Die aktuelle Entwicklung wird durch eine starke Nachfrage im Technologiesektor, eine verbesserte Marktstimmung und die Erwartung eines weiteren Wachstums im Cloud-Geschäft des Unternehmens unterstützt.
Gleichzeitig ist zu beachten, dass die Aktien immer noch deutlich unter ihren Allzeithochs von 2025 gehandelt werden. Daher sehen Investoren das aktuelle Wachstum eher als Erholungsphase und Neubewertung der Geschäftsaussichten des Unternehmens, nicht als Endphase einer Rallye.
Azure bleibt der zentrale Wachstumstreiber
Der Marktfokus liegt weiterhin auf Azure. Die Nachfrage nach KI-Rechenleistung ist extrem hoch, und das Microsoft-Management hat wiederholt betont, dass die Engpässe nicht durch die Kundennachfrage, sondern durch das Tempo beim Ausbau neuer Kapazitäten entstehen.
Heute macht Azure einen bedeutenden Teil der Bewertungsprämie des Unternehmens aus. Investoren sehen Microsoft zunehmend als führenden Anbieter von KI-Infrastruktur für den Unternehmenssektor und weniger als klassischen Softwareentwickler.
Copilot wird zum neuen Monetarisierungstreiber
Ein weiterer wichtiger Wachstumsfaktor ist das Copilot-Ökosystem. Microsoft überführt KI-Funktionen schrittweise aus der Experimentierphase in vollständig kommerzialisierte Produkte und erweitert die Copilot-Integration in Microsoft 365, Windows und Unternehmensdienste.
Für den Markt ist dies einer der wichtigsten langfristigen Katalysatoren. Gelingt es dem Unternehmen, Copilot in seiner riesigen Kundenbasis breit auszurollen, könnte ein neuer milliardenschwerer, margenstarker Umsatzstrom erschlossen werden.

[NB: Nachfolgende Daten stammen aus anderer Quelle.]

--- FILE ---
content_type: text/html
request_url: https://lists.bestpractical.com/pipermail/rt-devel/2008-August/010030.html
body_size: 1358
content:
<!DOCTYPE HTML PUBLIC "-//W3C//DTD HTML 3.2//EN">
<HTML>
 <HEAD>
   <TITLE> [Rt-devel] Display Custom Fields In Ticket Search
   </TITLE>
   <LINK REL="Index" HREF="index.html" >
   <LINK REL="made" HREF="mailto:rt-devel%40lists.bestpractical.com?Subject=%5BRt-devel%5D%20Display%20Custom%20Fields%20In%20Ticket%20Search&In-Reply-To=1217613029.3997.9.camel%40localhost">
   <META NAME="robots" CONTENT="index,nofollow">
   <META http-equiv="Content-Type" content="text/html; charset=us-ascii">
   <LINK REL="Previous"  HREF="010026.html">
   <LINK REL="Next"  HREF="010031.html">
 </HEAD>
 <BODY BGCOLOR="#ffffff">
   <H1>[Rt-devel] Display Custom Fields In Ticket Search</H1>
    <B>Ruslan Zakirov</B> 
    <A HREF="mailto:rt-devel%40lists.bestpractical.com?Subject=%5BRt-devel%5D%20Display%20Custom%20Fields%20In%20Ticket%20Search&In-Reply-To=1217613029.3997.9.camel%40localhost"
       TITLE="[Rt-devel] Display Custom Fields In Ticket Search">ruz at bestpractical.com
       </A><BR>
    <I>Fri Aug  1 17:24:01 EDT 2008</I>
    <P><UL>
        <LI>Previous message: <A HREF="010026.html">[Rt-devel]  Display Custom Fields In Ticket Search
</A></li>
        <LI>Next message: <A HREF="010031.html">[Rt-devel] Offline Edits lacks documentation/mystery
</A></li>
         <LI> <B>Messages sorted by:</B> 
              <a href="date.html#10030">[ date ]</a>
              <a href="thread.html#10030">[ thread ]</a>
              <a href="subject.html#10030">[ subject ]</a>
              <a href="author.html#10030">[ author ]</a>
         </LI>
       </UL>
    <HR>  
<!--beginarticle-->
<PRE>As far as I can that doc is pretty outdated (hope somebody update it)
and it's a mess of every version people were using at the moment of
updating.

Neue Strategie reduziert OpenAI-bezogene Risiken
Eine wichtige Entwicklung der letzten Monate ist die Veränderung in der Struktur der Partnerschaft zwischen Microsoft und OpenAI. Während die strategische Beziehung erhalten bleibt, baut das Unternehmen auch die Zusammenarbeit mit anderen Modellentwicklern wie Anthropic aus.
Dieser Ansatz ermöglicht es Microsoft, die Abhängigkeit von einem einzelnen Technologieanbieter zu verringern und stärkt Azures Position als universelle Plattform für Unternehmens-KI. Analysten sehen dies als eine der positivsten strategischen Veränderungen für die langfristige Attraktivität der Aktie.
Worauf es für die Aktie künftig ankommt
Trotz der starken Erholung hängt die zukünftige Entwicklung von MSFT von zwei Schlüsselfaktoren ab: Azures Fähigkeit, hohe Wachstumsraten zu halten, und das Tempo der KI-Monetarisierung. Ein Großteil der positiven Erwartungen ist bereits eingepreist, daher benötigen Investoren Bestätigung, dass die umfangreichen Investitionen in Rechenzentren und KI-Infrastruktur auch zu entsprechendem Gewinnwachstum führen.
Aktuell bleibt der Konsens an der Wall Street positiv: Microsoft gilt weiterhin als einer der qualitativ hochwertigsten KI-Werte unter den Mega-Caps.
Ausblick für die nahe Zukunft
Nach dem Ausbruch über den Widerstand bei rund 430 $ schloss MSFT die letzte Handelssitzung bei 450 $ und notiert heute im vorbörslichen Handel bei etwa 466 $, was auf einen starken Start in die US-Session hindeutet. Das nächste bullische Ziel könnte der Widerstand im Bereich von 480–485 $ sein.
Da der langfristige Trend weiterhin aufwärts gerichtet ist, wie bereits in Microsoft gewinnt angesichts erneuten Interesses am KI-Sektor wieder an Boden erwähnt, könnte jeder Rücksetzer weiterhin als Kaufgelegenheit betrachtet werden.